Use Reasoning to explain why the rule matters.
6

Save

Click Save.

Turn a Directive on or off

Directives can be active or inactive. Turn a Directive off when:
  • It applies only to a past project.
  • It conflicts with a current task.
  • You want to test a different response style.
  • It is too broad and needs revision.
Turn off a Directive before deleting it when you are not sure whether you will need it again.

Edit or delete a Directive

1

Find the Directive

Search or scan the Directives table.
2

Open the row menu

Use the row action menu.
3

Choose Edit or Delete

Edit the Name, Rule, or Reasoning, or delete the Directive if Sofie should no longer follow it.
Deleting a Directive removes the standing rule for future conversations. It does not rewrite past chats.

Directive examples by workflow

For deviation investigation work, separate confirmed facts, assumptions, missing evidence, source gaps, SME questions, and recommended next checks. Do not infer root cause unless the supplied sources support it.
For CAPA work, flag any action that does not map to a source-supported cause or contributing factor. Keep effectiveness measures separate from implementation tasks.
For validation review, preserve requirement IDs, acceptance criteria, sampling rationale, and source references. Flag unclear criteria instead of rewriting them as if they were confirmed.
When comparing public regulatory sources, include source, jurisdiction, effective date when available, claim, support level, and open question. Do not treat public guidance as organization-approved procedure.

Directive versus Saved prompt

Use a Directive when the rule should apply across conversations.

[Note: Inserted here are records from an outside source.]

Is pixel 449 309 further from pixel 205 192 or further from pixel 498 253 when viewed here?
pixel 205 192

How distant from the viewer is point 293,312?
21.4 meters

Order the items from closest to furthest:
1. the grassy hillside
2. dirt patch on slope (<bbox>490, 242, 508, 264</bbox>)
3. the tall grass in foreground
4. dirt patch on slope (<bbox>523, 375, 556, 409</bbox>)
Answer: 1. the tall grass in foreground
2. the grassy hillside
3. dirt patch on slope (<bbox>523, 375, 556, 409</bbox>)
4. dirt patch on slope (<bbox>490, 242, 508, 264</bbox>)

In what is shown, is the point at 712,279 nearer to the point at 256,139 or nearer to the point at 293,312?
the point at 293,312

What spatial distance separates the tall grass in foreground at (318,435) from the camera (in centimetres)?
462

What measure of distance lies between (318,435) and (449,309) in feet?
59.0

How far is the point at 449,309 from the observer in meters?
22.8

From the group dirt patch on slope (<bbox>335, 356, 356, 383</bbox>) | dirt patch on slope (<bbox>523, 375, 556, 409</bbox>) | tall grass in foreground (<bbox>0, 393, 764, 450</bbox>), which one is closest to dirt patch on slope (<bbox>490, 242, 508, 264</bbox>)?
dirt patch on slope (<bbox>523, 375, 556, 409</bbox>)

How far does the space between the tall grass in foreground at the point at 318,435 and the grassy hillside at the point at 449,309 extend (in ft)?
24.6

Use a Saved prompt when you want reusable text for a specific task.
ExampleBetter asWhy
”Always separate facts from assumptions for investigation work.”DirectiveIt changes response behavior.
”Create my weekly CAPA review table.”Saved promptIt is reusable prompt text for a specific task.
”I work in MSAT.”MemoryIt is context about you.
”For this Workspace, use the protocol and URS as sources.”Chat instruction or Workspace contextIt is task-specific source direction.

Check Directive influence

If a response feels shaped by a standing rule, ask Sofie to explain what influenced it:
List any Directive or Memory that influenced this answer. Then revise the answer using only the selected Workspace sources.